------ PASSAGE TO READ
You can probably tell exactly where my mind is focused based on this week’s posts. The Portland Marathon is in just a week and a half, although I’m not psyching myself out about the race yet. Throughout this training cycle, I’ve adopted the mentality of taking training just one day at a time and sometimes even just one mile at a time. I still have a 10-mile marathon pace run (plus warm up and cool down) for today and several mid-distance runs until the race, so I’m just taking those each as they come. So far, this strategy has worked well for me: I don’t get anxious about workouts days in advance and I don’t stress about whether or not I’m going to hit paces or complete the run as much, and that mental approach has benefited my workouts significantly compared to my last training cycle.
Today I want to talk about pre-race goal assessment. Whether you are running a 5K or an ultramarathon, your first race or your 50th, most runners set goals for their races. These goals are usually established at the start of training. However, every runner can benefit from pre-race goal assessment to ensure the highest probability for success on race day.
What Your Training Indicates
One of the sagest pieces of advice for all levels of runners is to trust your training. If you’re following a reputable training plan (such as Hidgon, Hansons, Pfitzinger, Runner’s World, etc) or working with a certified running coach, your training place will provide you with all the workouts needed so that you possess the speed and endurance to complete your chosen distance. Trusting your training also applies to goal setting: your times in training don’t lie.
Including goal pace workouts to your training provides an honest assessment of your current race-specific fitness. If you struggle each and every time to hit the pace, your goal may be too fast. On the other hand, if you fly through these workouts, you are easily on track to achieve your goal and possibly even surpass it on race day. Your race-specific workouts (long runs for half and full marathoners, shorter repeats for 10K and 5K runners) will give you the best indication of what you can achieve on race day.
Mental State and External Stress
It’s not just your physical fitness that determines your finish time; your mental state directly impacts how you run. If you’re exhausted from a busy semester at school or a demanding project at work or if you’ve recently endured a death in the family or a break-up, you may want to adjust your goals so you don’t add additional stress to your life by worrying about a specific finish time. Let running be your stress release and not a stressor.
Your confidence it yourself directly influences how well you perform on race day. There’s a reason that many coaches focus heavily on mental training and sports psychology. If self-doubt has plagued you throughout training, you want to factor that into your pre-race goal assessment at well. You want to truly believe in yourself if you are chasing a big goal. This doesn’t mean you should foster delusions of grandeur into pursuing a goal above your abilities; it means you must possess the faith in your ability to push yourself to your very limits and achieve challenging goals.
------------
------ EXTRACTED MATERIAL
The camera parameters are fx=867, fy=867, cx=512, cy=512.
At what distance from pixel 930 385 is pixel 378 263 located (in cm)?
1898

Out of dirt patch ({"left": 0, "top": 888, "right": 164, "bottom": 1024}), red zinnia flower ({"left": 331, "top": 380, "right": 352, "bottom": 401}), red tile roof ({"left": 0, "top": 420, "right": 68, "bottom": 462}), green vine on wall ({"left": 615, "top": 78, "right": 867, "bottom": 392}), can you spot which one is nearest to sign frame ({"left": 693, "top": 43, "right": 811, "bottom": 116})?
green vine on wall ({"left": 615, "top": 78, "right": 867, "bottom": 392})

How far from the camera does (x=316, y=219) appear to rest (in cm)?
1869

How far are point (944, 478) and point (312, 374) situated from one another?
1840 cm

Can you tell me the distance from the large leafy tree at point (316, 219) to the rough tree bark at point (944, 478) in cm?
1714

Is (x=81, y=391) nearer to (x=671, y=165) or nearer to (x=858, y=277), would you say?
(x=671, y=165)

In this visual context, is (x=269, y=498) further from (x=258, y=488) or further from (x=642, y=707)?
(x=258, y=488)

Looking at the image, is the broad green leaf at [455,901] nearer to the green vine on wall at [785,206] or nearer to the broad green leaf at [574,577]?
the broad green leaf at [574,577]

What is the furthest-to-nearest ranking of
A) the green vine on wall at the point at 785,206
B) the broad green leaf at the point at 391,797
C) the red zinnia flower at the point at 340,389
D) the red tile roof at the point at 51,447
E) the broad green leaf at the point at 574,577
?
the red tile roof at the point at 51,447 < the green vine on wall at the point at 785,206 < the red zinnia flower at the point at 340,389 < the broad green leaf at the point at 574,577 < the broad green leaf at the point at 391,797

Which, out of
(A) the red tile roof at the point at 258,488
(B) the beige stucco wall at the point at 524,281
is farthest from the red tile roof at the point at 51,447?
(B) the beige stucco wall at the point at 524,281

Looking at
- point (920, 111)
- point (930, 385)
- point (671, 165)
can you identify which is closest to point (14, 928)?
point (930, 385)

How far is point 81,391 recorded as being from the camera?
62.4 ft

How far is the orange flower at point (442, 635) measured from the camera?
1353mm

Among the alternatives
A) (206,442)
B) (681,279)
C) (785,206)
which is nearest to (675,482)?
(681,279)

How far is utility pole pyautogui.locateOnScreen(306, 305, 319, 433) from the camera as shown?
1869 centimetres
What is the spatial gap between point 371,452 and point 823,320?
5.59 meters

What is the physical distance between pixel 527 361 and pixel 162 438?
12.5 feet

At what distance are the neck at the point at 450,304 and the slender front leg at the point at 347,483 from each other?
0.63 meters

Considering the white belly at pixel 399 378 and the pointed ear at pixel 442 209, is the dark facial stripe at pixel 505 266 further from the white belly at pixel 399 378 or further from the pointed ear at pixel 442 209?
------------
_TASK STATEMENT_
Repeat word for word the part of the article on pre-race goal assessment that begins at the words "You can probably" and stops after "last training cycle.".

_RESPONSE TO THIS EXERCISE_
You can probably tell exactly where my mind is focused based on this week’s posts. The Portland Marathon is in just a week and a half, although I’m not psyching myself out about the race yet. Throughout this training cycle, I’ve adopted the mentality of taking training just one day at a time and sometimes even just one mile at a time. I still have a 10-mile marathon pace run (plus warm up and cool down) for today and several mid-distance runs until the race, so I’m just taking those each as they come. So far, this strategy has worked well for me: I don’t get anxious about workouts days in advance and I don’t stress about whether or not I’m going to hit paces or complete the run as much, and that mental approach has benefited my workouts significantly compared to my last training cycle.